- **Petunjuk Latihan**: Tolong sebutkan, menurut kutipan bacaan tentang pembelian minyak dari Rusia, berapa lama waktu yang dibutuhkan MOL untuk menggantikan impor minyak Rusia jika terjadi embargo penuh dari Eropa?

- **Kutipan Bacaan**:
* * *
Melihat kondisi tersebut, beberapa negara memutuskan untuk tetap menerima pasokan energi dari Rusia melalui beberapa perusahaan swasta milik mereka. Berdasarkan The Economics Times, terdapat lebih dari 3 perusahaan yang tetap meminta pasokan energi dari Rusia. Kilang Leuna yang berada di Jerman timur, yang mayoritas dimiliki oleh France's Total Energies, memilih memasok minyak mentah Rusia melalui pipa Druzhba. Perusahaan minyak Hungaria (MOL), yang mengoperasikan tiga kilang di Hungaria dan Slovakia dan Kroasia, terus membeli minyak mentah Rusia melalui pipa Druzhba, serta produk olahan. Perusahaan itu mengatakan akan memakan waktu dua hingga empat tahun dan biaya antara $500 juta dan $700 juta untuk menggantikan impor minyak Rusia jika terjadi embargo penuh dari Eropa. Dapat disimpulkan bahwa beberapa negara di Eropa hingga saat ini tetap memilih melakukan pembelian pasokan energi dari Rusia.

Menakar Konsekuensi pembelian minyak dari Rusia

Tawaran minyak dari Rusia memang sangat menggiurkan, namun akan ada banyak konsekuensi yang harus dipertimbangkan sebelum mengambil kebijakan berkaitan dengan ini. Kekhawatiran yang pertama muncul adalah kemungkinan sanksi embargo oleh Amerika Serikat. Tentunya embargo ini tidak sesederhana yang disampaikan oleh Menteri Pariwisata dan Ekonomi Kreatif, Sandiaga Salahuddin Uno, yaitu hanya sekadar tidak bisa menikmati salah satu restoran cepat saji terkenal asal Amerika, McDonald’s. Akan muncul diplomatic cost besar yang harus dibayarkan oleh Indonesia apabila embargo terjadi. Selain itu, Amerika Serikat juga mungkin dapat menghentikan kerja sama ekspor barang komoditas yang negara tersebut beli dari Indonesia.
* * *
- **Data yang Diambil**:
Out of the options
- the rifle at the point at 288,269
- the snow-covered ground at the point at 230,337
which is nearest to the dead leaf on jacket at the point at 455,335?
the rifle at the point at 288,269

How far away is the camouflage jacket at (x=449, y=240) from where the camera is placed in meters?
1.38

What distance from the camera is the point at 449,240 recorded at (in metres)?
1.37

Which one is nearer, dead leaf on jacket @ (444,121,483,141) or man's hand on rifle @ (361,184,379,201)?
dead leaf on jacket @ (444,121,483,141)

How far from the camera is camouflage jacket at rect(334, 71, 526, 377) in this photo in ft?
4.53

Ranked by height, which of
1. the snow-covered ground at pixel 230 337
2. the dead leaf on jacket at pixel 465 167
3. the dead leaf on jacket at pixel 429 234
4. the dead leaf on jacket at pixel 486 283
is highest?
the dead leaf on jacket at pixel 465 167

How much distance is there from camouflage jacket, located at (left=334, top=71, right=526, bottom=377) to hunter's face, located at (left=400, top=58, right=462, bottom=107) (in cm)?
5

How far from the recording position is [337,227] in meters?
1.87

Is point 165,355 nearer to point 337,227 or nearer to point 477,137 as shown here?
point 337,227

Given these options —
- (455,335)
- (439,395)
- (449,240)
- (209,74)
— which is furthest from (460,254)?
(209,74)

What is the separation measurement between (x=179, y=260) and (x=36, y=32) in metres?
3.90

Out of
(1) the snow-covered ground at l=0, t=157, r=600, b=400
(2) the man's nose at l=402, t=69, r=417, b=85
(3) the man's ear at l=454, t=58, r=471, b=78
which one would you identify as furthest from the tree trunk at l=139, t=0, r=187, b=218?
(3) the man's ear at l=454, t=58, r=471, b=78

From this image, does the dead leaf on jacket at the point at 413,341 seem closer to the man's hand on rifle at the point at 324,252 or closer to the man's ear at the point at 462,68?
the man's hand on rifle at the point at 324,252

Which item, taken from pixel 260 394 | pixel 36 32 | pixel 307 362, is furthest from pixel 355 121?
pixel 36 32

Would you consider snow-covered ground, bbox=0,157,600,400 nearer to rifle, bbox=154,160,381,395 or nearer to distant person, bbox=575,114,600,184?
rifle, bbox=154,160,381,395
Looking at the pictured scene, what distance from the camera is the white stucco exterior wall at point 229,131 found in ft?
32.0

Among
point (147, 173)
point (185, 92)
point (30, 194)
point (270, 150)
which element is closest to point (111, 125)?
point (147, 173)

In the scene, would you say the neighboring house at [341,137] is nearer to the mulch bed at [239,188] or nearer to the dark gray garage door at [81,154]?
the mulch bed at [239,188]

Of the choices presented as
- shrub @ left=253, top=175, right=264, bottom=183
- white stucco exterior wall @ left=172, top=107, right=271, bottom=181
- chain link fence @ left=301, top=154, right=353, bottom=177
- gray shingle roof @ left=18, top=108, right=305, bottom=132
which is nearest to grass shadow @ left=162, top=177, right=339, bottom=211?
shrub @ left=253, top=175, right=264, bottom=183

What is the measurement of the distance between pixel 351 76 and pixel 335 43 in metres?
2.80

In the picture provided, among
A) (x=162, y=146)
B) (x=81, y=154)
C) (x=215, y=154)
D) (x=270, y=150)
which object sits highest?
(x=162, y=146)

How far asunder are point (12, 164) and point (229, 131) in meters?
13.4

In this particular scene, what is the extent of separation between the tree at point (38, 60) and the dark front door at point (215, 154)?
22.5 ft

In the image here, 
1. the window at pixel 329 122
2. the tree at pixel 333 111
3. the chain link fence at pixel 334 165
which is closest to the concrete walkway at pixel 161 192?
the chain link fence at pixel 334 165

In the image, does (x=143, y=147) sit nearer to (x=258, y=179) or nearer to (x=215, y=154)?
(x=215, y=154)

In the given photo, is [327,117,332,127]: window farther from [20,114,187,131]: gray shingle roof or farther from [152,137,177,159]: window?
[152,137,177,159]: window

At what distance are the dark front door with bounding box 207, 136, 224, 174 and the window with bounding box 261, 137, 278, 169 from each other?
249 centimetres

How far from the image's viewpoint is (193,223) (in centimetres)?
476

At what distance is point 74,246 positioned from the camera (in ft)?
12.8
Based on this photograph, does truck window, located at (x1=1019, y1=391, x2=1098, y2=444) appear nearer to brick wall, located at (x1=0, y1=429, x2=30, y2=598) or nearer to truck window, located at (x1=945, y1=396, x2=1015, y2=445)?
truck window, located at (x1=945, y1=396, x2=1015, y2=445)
* * *
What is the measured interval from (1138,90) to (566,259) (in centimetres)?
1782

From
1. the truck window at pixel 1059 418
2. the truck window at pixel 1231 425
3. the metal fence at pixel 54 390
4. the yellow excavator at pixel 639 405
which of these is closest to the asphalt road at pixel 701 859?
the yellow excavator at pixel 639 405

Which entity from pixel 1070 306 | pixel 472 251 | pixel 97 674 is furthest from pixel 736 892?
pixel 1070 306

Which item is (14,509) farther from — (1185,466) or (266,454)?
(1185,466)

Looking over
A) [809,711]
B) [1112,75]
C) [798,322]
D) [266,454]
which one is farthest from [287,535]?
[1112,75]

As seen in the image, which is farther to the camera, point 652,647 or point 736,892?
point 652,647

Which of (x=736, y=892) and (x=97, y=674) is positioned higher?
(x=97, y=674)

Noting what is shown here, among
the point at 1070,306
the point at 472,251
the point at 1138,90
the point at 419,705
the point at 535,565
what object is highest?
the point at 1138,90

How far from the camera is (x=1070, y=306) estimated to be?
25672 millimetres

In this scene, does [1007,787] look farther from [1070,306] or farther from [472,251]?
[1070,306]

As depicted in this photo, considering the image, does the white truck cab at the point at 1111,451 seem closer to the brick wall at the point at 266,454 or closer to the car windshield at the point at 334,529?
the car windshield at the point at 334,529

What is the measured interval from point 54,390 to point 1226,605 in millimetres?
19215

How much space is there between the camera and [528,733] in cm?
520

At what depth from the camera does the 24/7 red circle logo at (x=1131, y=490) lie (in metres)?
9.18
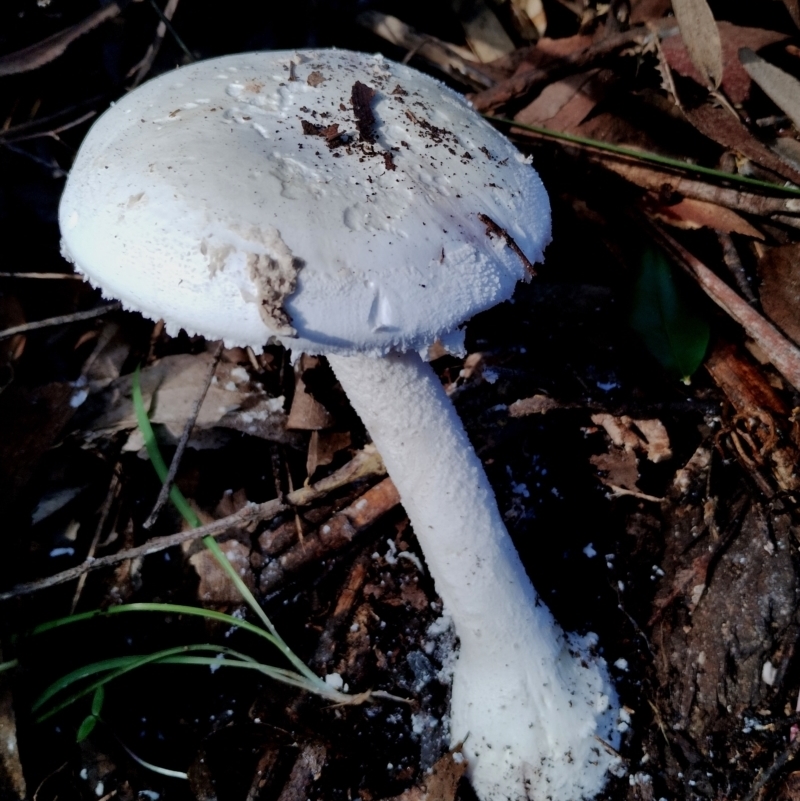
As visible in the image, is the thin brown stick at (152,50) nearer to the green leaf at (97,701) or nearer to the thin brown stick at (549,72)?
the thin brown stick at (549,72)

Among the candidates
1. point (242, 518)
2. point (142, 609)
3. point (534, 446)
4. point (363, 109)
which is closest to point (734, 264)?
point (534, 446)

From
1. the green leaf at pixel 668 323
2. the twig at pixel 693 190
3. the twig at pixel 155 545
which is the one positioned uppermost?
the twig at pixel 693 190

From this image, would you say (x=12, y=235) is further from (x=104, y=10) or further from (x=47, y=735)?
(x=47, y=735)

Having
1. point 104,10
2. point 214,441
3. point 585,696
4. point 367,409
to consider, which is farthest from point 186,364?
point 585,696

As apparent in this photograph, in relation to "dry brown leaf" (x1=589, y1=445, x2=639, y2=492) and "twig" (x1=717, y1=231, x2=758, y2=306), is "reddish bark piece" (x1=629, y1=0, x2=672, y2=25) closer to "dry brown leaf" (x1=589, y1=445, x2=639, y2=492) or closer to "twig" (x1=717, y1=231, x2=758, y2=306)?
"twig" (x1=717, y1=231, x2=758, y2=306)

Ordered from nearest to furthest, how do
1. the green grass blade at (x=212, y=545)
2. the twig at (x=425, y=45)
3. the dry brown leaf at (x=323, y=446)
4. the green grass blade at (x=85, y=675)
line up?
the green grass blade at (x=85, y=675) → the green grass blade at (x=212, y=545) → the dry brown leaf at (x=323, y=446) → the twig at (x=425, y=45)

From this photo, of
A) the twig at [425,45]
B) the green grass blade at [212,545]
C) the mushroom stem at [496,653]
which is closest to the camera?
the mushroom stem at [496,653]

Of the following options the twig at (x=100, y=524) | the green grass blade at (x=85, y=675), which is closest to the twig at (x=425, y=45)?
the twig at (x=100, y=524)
* * *
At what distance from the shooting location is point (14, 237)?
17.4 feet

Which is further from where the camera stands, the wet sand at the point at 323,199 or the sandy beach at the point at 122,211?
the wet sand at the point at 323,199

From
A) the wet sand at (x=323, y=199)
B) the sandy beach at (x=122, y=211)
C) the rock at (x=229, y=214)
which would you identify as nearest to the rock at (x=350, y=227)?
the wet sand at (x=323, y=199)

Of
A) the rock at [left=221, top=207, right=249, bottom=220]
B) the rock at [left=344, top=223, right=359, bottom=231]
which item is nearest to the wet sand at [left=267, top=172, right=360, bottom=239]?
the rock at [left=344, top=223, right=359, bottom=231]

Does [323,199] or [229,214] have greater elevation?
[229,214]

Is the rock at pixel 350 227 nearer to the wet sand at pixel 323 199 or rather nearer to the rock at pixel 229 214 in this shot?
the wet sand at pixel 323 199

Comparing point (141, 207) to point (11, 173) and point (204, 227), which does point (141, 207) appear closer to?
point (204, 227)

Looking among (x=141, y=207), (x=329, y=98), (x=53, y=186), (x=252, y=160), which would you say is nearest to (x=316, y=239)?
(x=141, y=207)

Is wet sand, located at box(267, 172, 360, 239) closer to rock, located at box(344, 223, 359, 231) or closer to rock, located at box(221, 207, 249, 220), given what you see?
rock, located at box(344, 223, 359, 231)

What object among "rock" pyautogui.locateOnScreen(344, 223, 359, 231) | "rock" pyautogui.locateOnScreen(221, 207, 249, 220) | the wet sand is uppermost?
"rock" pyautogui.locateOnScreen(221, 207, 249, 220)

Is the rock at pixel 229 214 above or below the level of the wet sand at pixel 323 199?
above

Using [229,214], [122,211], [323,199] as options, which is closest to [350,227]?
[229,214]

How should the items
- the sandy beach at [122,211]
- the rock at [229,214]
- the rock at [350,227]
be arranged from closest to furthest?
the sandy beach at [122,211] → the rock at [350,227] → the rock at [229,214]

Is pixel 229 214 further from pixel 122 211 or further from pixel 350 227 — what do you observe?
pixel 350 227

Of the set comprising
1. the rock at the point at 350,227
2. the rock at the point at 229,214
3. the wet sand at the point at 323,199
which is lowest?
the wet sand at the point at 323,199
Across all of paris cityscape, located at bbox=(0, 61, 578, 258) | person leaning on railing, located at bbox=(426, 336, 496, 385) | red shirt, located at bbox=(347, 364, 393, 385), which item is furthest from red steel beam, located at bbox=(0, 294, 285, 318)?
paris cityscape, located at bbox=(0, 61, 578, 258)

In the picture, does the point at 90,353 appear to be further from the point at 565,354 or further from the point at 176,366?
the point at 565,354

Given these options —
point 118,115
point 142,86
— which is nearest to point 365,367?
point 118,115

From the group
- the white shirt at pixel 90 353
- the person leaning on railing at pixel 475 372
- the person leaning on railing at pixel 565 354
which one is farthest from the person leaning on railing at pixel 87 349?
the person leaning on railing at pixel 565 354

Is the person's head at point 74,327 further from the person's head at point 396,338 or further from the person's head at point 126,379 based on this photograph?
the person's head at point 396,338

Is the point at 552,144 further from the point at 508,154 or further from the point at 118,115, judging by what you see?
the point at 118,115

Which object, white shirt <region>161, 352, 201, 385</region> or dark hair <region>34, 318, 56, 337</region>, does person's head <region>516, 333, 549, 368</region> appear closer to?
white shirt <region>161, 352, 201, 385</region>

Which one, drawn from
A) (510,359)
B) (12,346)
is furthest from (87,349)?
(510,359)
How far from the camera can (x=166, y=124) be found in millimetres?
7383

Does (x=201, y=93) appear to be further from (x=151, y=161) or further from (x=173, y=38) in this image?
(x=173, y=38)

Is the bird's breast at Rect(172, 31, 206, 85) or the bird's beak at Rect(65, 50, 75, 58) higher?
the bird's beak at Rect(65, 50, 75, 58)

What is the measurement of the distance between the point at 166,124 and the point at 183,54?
* * *
- **Jawaban Soal**: Dua hingga empat tahun.